** start of THE DATA **
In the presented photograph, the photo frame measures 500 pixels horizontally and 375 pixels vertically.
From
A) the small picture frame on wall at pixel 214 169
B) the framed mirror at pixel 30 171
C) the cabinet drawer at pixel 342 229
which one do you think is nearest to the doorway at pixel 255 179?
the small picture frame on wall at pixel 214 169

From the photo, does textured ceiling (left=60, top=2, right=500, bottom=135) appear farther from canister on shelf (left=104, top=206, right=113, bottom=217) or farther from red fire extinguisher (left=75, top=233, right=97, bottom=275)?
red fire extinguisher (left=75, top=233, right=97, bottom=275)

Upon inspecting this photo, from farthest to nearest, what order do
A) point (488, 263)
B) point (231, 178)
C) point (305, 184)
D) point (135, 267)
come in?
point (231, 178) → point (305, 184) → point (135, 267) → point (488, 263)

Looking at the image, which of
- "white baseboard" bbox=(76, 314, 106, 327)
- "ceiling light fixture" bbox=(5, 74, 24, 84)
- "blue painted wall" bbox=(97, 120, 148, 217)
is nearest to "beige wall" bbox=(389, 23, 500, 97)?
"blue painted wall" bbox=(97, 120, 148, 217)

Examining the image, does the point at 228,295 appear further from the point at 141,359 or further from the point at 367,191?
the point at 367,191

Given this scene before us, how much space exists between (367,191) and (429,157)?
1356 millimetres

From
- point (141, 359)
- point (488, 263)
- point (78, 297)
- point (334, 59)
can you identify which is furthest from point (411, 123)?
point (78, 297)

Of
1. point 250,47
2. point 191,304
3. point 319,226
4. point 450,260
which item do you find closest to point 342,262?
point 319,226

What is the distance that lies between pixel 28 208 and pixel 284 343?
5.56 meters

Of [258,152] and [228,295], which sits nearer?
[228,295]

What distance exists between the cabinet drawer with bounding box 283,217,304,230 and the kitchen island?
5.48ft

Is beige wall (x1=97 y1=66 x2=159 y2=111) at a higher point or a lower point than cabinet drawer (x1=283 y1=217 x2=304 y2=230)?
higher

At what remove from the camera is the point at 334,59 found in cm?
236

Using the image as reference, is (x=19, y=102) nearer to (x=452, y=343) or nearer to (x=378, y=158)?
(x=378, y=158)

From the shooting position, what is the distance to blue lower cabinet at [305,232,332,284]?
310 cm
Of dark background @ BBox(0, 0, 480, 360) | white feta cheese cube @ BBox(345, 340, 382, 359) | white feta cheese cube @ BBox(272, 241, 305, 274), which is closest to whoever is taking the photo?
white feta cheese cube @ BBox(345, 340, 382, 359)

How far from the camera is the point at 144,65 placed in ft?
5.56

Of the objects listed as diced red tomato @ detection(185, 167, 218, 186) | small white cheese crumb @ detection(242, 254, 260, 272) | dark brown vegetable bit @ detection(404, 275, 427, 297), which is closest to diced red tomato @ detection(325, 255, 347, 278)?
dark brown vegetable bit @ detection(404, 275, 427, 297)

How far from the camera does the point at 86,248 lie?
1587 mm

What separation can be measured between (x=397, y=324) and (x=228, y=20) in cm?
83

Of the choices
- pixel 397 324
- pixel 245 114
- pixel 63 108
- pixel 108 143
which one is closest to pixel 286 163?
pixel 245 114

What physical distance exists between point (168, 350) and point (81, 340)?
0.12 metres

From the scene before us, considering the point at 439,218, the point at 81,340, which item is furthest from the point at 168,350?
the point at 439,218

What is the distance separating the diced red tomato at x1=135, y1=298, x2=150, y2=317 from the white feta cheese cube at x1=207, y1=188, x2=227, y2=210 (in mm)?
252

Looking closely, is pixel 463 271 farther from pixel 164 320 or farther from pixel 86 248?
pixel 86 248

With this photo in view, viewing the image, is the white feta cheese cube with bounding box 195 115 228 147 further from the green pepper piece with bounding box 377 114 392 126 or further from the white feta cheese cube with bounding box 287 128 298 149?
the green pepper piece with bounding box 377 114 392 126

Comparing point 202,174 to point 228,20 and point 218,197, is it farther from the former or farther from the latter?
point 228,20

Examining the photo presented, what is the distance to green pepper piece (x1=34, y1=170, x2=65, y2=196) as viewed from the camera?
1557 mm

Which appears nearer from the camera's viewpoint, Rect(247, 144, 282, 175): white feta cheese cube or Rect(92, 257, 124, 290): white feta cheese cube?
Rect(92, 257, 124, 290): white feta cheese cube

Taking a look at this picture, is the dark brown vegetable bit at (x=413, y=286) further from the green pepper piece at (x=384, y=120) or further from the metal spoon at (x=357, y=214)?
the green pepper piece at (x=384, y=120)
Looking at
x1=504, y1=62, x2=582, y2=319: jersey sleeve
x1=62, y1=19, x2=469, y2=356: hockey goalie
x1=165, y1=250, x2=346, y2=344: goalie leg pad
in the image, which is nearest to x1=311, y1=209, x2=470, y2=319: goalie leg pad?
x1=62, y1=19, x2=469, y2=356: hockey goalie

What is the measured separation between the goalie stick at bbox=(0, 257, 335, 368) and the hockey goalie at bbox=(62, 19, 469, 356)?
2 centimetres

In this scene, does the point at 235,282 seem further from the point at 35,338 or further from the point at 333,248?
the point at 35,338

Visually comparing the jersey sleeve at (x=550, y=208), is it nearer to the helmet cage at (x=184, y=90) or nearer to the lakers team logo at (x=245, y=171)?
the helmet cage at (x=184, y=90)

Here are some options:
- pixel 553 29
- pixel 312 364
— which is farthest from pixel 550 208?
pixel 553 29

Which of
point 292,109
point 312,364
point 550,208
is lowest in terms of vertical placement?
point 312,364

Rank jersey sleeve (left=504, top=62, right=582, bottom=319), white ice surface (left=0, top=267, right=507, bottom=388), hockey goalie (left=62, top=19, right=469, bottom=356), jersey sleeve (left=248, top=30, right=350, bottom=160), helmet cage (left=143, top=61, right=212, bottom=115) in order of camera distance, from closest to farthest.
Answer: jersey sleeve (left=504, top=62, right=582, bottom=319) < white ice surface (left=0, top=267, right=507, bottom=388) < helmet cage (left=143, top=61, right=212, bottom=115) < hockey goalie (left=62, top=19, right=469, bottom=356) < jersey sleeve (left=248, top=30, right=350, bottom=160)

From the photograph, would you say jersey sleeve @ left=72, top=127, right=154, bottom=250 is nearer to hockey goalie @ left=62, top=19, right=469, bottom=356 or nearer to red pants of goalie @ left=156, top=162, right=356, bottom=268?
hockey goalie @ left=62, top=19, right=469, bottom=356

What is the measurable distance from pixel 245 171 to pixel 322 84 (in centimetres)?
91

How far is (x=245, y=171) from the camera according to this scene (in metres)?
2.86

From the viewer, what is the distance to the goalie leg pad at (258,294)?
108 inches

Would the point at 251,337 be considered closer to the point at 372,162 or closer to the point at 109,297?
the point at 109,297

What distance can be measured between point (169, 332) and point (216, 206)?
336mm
** end of THE DATA **
--- WORK TO BE COMPLETED ---
Reproduce the full listing above verbatim, with every line kept unchanged and in its original order.

--- EXERCISE RESPONSE ---
In the presented photograph, the photo frame measures 500 pixels horizontally and 375 pixels vertically.
From
A) the small picture frame on wall at pixel 214 169
B) the framed mirror at pixel 30 171
C) the cabinet drawer at pixel 342 229
which one do you think is nearest to the doorway at pixel 255 179?
the small picture frame on wall at pixel 214 169

From the photo, does textured ceiling (left=60, top=2, right=500, bottom=135) appear farther from canister on shelf (left=104, top=206, right=113, bottom=217) or farther from red fire extinguisher (left=75, top=233, right=97, bottom=275)?
red fire extinguisher (left=75, top=233, right=97, bottom=275)

Upon inspecting this photo, from farthest to nearest, what order do
A) point (488, 263)
B) point (231, 178)
C) point (305, 184)
D) point (135, 267)
come in?
point (231, 178) → point (305, 184) → point (135, 267) → point (488, 263)

Looking at the image, which of
- "white baseboard" bbox=(76, 314, 106, 327)
- "ceiling light fixture" bbox=(5, 74, 24, 84)
- "blue painted wall" bbox=(97, 120, 148, 217)
is nearest to "beige wall" bbox=(389, 23, 500, 97)?
"blue painted wall" bbox=(97, 120, 148, 217)

Examining the image, does the point at 228,295 appear further from the point at 141,359 or further from the point at 367,191?
the point at 367,191

Given this scene before us, how much space exists between (367,191) and (429,157)?
1356 millimetres

From
- point (141, 359)
- point (488, 263)
- point (78, 297)
- point (334, 59)
can you identify which is furthest from point (411, 123)?
point (78, 297)

Of
1. point 250,47
2. point 191,304
3. point 319,226
4. point 450,260
which item do you find closest to point 342,262?
point 319,226

What is the distance that lies between pixel 28 208 and pixel 284 343?
5.56 meters

Of [258,152] and [228,295], which sits nearer?
[228,295]

What distance exists between the cabinet drawer with bounding box 283,217,304,230 and the kitchen island?
5.48ft

Is beige wall (x1=97 y1=66 x2=159 y2=111) at a higher point or a lower point than cabinet drawer (x1=283 y1=217 x2=304 y2=230)?
higher

At what remove from the camera is the point at 334,59 found in cm?
236

Using the image as reference, is (x=19, y=102) nearer to (x=452, y=343) or nearer to (x=378, y=158)?
(x=378, y=158)

From the shooting position, what is the distance to blue lower cabinet at [305,232,332,284]?
310 cm
Of dark background @ BBox(0, 0, 480, 360) | white feta cheese cube @ BBox(345, 340, 382, 359) | white feta cheese cube @ BBox(272, 241, 305, 274), which is closest to whoever is taking the photo?
white feta cheese cube @ BBox(345, 340, 382, 359)

How far from the camera is the point at 144,65 placed in ft?
5.56

Of the objects listed as diced red tomato @ detection(185, 167, 218, 186) | small white cheese crumb @ detection(242, 254, 260, 272) | dark brown vegetable bit @ detection(404, 275, 427, 297), which is closest to diced red tomato @ detection(325, 255, 347, 278)?
dark brown vegetable bit @ detection(404, 275, 427, 297)

How far from the camera does the point at 86,248 lie?
1587 mm

What separation can be measured between (x=397, y=324) and (x=228, y=20) in cm?
83

Of the choices
- pixel 397 324
- pixel 245 114
- pixel 63 108
- pixel 108 143
which one is closest to pixel 286 163?
pixel 245 114

What physical distance exists between point (168, 350) and point (81, 340)?
0.12 metres

From the scene before us, considering the point at 439,218, the point at 81,340, which item is furthest from the point at 168,350?
the point at 439,218

What is the distance separating the diced red tomato at x1=135, y1=298, x2=150, y2=317 from the white feta cheese cube at x1=207, y1=188, x2=227, y2=210 (in mm)?
252

Looking closely, is pixel 463 271 farther from pixel 164 320 or farther from pixel 86 248?
pixel 86 248

With this photo in view, viewing the image, is the white feta cheese cube with bounding box 195 115 228 147 further from the green pepper piece with bounding box 377 114 392 126 or further from the white feta cheese cube with bounding box 287 128 298 149?
the green pepper piece with bounding box 377 114 392 126

Comparing point 202,174 to point 228,20 and point 218,197, is it farther from the former or farther from the latter?
point 228,20

Examining the photo presented, what is the distance to green pepper piece (x1=34, y1=170, x2=65, y2=196) as viewed from the camera?
1557 mm

Which appears nearer from the camera's viewpoint, Rect(247, 144, 282, 175): white feta cheese cube or Rect(92, 257, 124, 290): white feta cheese cube?
Rect(92, 257, 124, 290): white feta cheese cube

Taking a look at this picture, is the dark brown vegetable bit at (x=413, y=286) further from the green pepper piece at (x=384, y=120) or further from the metal spoon at (x=357, y=214)?
the green pepper piece at (x=384, y=120)
Looking at
x1=504, y1=62, x2=582, y2=319: jersey sleeve
x1=62, y1=19, x2=469, y2=356: hockey goalie
x1=165, y1=250, x2=346, y2=344: goalie leg pad
in the image, which is nearest to x1=311, y1=209, x2=470, y2=319: goalie leg pad?
x1=62, y1=19, x2=469, y2=356: hockey goalie

What is the measured separation between the goalie stick at bbox=(0, 257, 335, 368) and the hockey goalie at bbox=(62, 19, 469, 356)?
2 centimetres

In this scene, does the point at 235,282 seem further from the point at 35,338 or further from the point at 333,248?
the point at 35,338

Visually comparing the jersey sleeve at (x=550, y=208), is it nearer to the helmet cage at (x=184, y=90) or nearer to the lakers team logo at (x=245, y=171)?
the helmet cage at (x=184, y=90)

Here are some options:
- pixel 553 29
- pixel 312 364
— which is farthest from pixel 550 208?
pixel 553 29

Which of
point 292,109
point 312,364
point 550,208
is lowest in terms of vertical placement?
point 312,364

Rank jersey sleeve (left=504, top=62, right=582, bottom=319), white ice surface (left=0, top=267, right=507, bottom=388), hockey goalie (left=62, top=19, right=469, bottom=356), jersey sleeve (left=248, top=30, right=350, bottom=160), helmet cage (left=143, top=61, right=212, bottom=115) in order of camera distance, from closest to farthest.
Answer: jersey sleeve (left=504, top=62, right=582, bottom=319) < white ice surface (left=0, top=267, right=507, bottom=388) < helmet cage (left=143, top=61, right=212, bottom=115) < hockey goalie (left=62, top=19, right=469, bottom=356) < jersey sleeve (left=248, top=30, right=350, bottom=160)

From the photograph, would you say jersey sleeve @ left=72, top=127, right=154, bottom=250 is nearer to hockey goalie @ left=62, top=19, right=469, bottom=356 or nearer to red pants of goalie @ left=156, top=162, right=356, bottom=268?
hockey goalie @ left=62, top=19, right=469, bottom=356

What is the measurable distance from pixel 245 171 to pixel 322 84 (in centimetres)?
91

How far is (x=245, y=171) from the camera according to this scene (in metres)?
2.86

From the viewer, what is the distance to the goalie leg pad at (258,294)?
108 inches

Would the point at 251,337 be considered closer to the point at 372,162 or closer to the point at 109,297?
the point at 109,297

What distance can be measured between point (169, 332) and point (216, 206)?
336mm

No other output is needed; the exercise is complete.